If you smoke, exercise-induced breathlessness is something you’ll likely be familiar with.
“Smokers start to find that walking the dog, walking uphill, even going up the stairs at the rugby is getting harder. Their golf game gets harder, that sort of thing,” said Sleep and Respiratory Medicine Physician Dr Scott Claxton of Genesis Sleep & Respiratory Care WA.
Exercise-related breathlessness is a red flag for smoking-related disease, and it’s not something to sweep under the rug.
“Breathlessness can be a sign of Chronic Obstructive Pulmonary Disease, or COPD,” said Dr Claxton. This is an umbrella term for smoking-induced lung disease, including emphysema, where airflow is limited.
“If you’re a smoker, the two tests to strongly consider are a spirometry – a simple breathing assessment – and a CT scan of the lungs,” Dr Claxton said.
By measuring the volume and flow of air traveling in and out of the lungs with a mouthpiece, a spirometry determines whether a smoker has COPD. “It’s useful for diagnosing scarring and narrowing of the air passages in the lungs,” he said. An inhaler might serve as appropriate treatment.
Dr Claxton also recommended a low-dose CT scan every 12 months for high-risk lung cancer patients - those aged 50-75, who have smoked a pack a day for 20 years. This gives more information than a chest X-ray, and with the same radiation level. “For high-risk patients it’s worth doing the screen, as the cancer is more likely to be found before it has spread elsewhere.

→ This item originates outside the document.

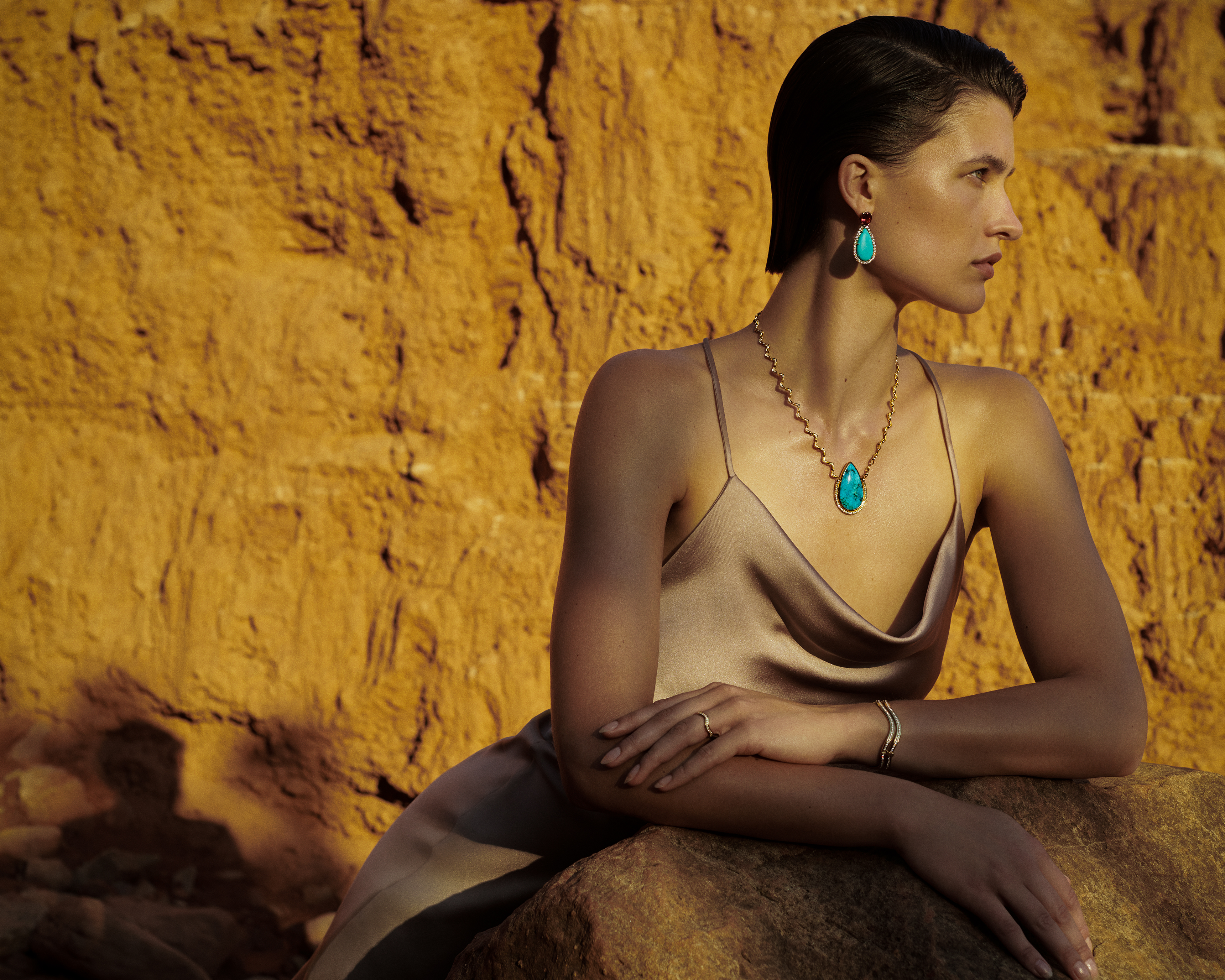 Discover the Unique Jamie Turner Jewelry Collection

Although there can be false positives. “Our lungs get exposed to all sorts of things,” Dr Claxton said. “This can result in nodules forming, or other changes. So one problem with a CT scan is that most things you’ll find are benign, but you don’t know that until you follow them up every 12 months.
“Currently there is no formal lung cancer screening program with a good follow up mechanism and a strategy for identifying the target population like there is for example with breast cancer,” Dr Claxton said.
“Although if everybody stopped smoking, screening for lung cancer wouldn’t be necessary. We shouldn’t have to be screening for a preventable disease.”
The Australian Bureau of Statistics found that 28.2 per cent of 18-44 year-olds were smokers in 2001, versus 16.3 per cent in 2014-15. “It’s not the thing to do anymore,” Dr Claxton said, albeit acknowledging that quitting is “really, really hard” for those who started smoking when it was ‘cool’.
“Quitting doesn’t go well if everyone but you wants you to quit.
“I say to my patients, you’re in hospital because of your respiratory infection, because you’re smoking. If you keep smoking you’re going to keep landing up here and things are going to get worse faster.”